Patrick Kennedy, a top State Department official under the Obama administration, told The New York Times that the purchase was justified because Haley only had a part-time maid working at her residence and they were necessary for security and entertainment reasons.
“All she’s got is a part-time maid, and the ability to open and close the curtains quickly is important.”
However, many other officials during Obama’s run as president criticized the purchase, calling into question the absurdity of $52,000 curtains at a time when the administration was in drastic need of implementing budget cuts.
Brett Bruen, an Obama White House aide, questioned, “How can you, on the one hand, tell diplomats that basic needs cannot be met and, on the other hand, spend more than $50,000 on a customized curtain system for the ambassador to the U.N.?”

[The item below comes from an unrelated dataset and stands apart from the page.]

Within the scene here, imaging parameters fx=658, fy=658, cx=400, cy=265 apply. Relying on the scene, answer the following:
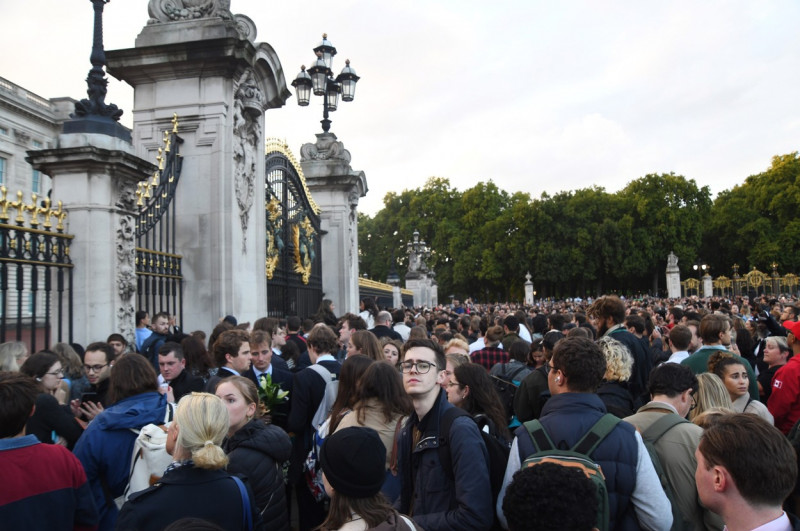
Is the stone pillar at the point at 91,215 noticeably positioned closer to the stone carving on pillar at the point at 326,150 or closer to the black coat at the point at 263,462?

The residence, a full-floor, 6,000 sq ft penthouse with wood floors, was listed at $58,000 a month, says The New York Times. It is leased by the government and located just blocks from the delegation’s offices. Haley is the first ambassador to live in the apartment that is often used for official entertaining. A spokesman for Haley said that she had no say in the curtain purchase.
Other high-cost purchases made during Trump’s term as president have undergone intense scrutiny. The curtains are more expensive than the $31,000 dining set bought by Housing Secretary Ben Carson last year. The controversial purchase came at a time when the Department of Housing and Urban Development planned to cut programs for the homeless, elderly and poor, according to federal procurement records.
The dining set was not approved by the House or Senate Appropriations Committees before the purchase, even though federal law requires congressional approval “to furnish or redecorate the office of a department head” for purchases over $5,000.
Carson’s decision and the resulting public relations disaster almost resulted in him getting fired from the administration, according to White House aides.